Hector Palacios
@iknowjerome @philbeaudoin I agree that would have been better. A platform visited and revisited. I think they call this “middle-out” design. It’s tricky but it won’t happens without explicit meaningful attention.
Jerome Pasquero
@hectorppal It’s often said that product management is about using data to inform what should be built and in which order. It’s also about capturing current and future user pains by getting users to talk about their business and frustrations. Both of these things are true, but I believe the hardest part about product management - especially in the context of launching new products - is about walking that fine line at the intersection of consulting and product. You need to be connected to a few clients to guide your roadmap, but you can’t cater to all their asks, and definitely can’t be at the mercy of how they imagine the solution (product?) to look like. If you stray too far away from that fine line in the early phases of creating a new product, you run the risk of either building something that solves no real problem, or building a custom solution that only applies to one specific customer. As far as I know, there are no hard rules to follow to avoid going too far in one direction or the other. But a good safeguard is to make sure the people building the product are also the ones talking to the users/customers. And as a rule of thumb, I wouldn’t recommend focusing solely on one or two very large customers because it will set expectations that the product be fully tailored to them.
********************
- **Goal of the exercise**:
Please carry on the product management discussion above, picking up right after its last sentence.
********************
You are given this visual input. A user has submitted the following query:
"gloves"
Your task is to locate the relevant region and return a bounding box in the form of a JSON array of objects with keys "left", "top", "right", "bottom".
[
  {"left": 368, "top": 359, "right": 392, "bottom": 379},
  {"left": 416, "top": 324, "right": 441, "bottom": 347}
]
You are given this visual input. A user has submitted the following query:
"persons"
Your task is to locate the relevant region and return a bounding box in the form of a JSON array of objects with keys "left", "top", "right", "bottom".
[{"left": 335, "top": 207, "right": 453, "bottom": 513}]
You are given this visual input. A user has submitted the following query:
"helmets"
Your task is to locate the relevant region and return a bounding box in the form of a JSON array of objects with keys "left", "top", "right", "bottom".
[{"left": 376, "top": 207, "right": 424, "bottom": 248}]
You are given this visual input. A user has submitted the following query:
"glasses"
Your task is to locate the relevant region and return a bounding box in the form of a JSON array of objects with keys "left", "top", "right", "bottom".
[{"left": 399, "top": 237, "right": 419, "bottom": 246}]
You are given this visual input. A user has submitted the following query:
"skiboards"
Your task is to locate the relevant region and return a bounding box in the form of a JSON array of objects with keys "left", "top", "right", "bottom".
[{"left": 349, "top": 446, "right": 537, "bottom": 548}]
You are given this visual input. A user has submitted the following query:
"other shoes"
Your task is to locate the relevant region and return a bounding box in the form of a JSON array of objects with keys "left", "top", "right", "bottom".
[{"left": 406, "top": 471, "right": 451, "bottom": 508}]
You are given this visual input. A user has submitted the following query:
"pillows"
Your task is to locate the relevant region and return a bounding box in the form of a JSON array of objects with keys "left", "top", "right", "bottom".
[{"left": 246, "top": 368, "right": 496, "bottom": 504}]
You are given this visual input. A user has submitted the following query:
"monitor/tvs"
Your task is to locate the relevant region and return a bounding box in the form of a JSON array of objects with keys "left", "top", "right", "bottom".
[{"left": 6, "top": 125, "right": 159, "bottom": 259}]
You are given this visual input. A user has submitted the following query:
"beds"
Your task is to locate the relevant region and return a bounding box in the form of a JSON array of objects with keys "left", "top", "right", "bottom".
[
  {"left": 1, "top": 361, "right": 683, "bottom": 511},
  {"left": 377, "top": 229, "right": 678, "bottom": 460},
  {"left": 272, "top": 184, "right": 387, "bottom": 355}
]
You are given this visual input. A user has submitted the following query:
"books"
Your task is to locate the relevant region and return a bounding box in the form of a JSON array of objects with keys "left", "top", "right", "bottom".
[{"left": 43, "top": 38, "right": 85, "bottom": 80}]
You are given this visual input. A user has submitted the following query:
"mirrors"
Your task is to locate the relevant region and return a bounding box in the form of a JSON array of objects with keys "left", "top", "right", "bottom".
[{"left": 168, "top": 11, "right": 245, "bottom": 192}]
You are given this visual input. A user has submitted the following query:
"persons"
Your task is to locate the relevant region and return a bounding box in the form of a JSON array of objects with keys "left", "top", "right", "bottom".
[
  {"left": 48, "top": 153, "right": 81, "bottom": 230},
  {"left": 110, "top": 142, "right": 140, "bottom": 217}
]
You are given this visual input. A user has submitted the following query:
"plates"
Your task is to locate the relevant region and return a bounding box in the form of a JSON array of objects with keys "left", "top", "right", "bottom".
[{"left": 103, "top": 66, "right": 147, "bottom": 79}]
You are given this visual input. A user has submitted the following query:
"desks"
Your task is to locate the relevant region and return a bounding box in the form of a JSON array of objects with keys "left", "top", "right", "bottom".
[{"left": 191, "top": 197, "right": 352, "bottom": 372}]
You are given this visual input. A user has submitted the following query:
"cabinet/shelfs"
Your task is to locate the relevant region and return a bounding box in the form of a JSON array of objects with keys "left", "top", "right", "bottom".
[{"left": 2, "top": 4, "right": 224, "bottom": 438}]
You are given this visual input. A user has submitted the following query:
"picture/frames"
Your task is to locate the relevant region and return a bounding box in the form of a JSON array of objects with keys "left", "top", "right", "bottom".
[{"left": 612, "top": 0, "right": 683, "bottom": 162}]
********************
- **Output for this exercise**:
Alexandre Caron
Very interesting. The myth of Element AI explained! A lot of learnings in this. We see a lot of start-ups out there idolize hyper-growth but it comes with a cost. Thanks for sharing
Philippe Beaudoin
@alexandre_caron Yes. Based on these learnings I purposefully built Waverly with a small initial round, a slow burn, a "minimal tech" approach and an MVP.
Katy Yam
This is beautifully written from the product perspective Phil. Bravo! Diamonds emerge from pressure being applied to the right elements at the right depth for the right duration. Getting all these aspects to align correctly is tricky, an absolute art in both flexibility and discipline, certainly a fine tightrope to walk nevermind to walk well. The people at Element were absolute magic yet the pressure points, as you mention, were not aligned to drive product revenues. I am so proud of the learnings you have translated from this formative experience into the ethos of Waverly and cannot wait to see it grow, grow, grow. Félicitations mon ami!!
Philippe Beaudoin
@katyyam Thanks Katy! I used this image elsewhere: it was like having the most delicious cookies displayed prominently in the kitchen counter while you were trying to do the most difficult diet. Takes a lot of discipline not to reach for the jar. :)
James (Alexander)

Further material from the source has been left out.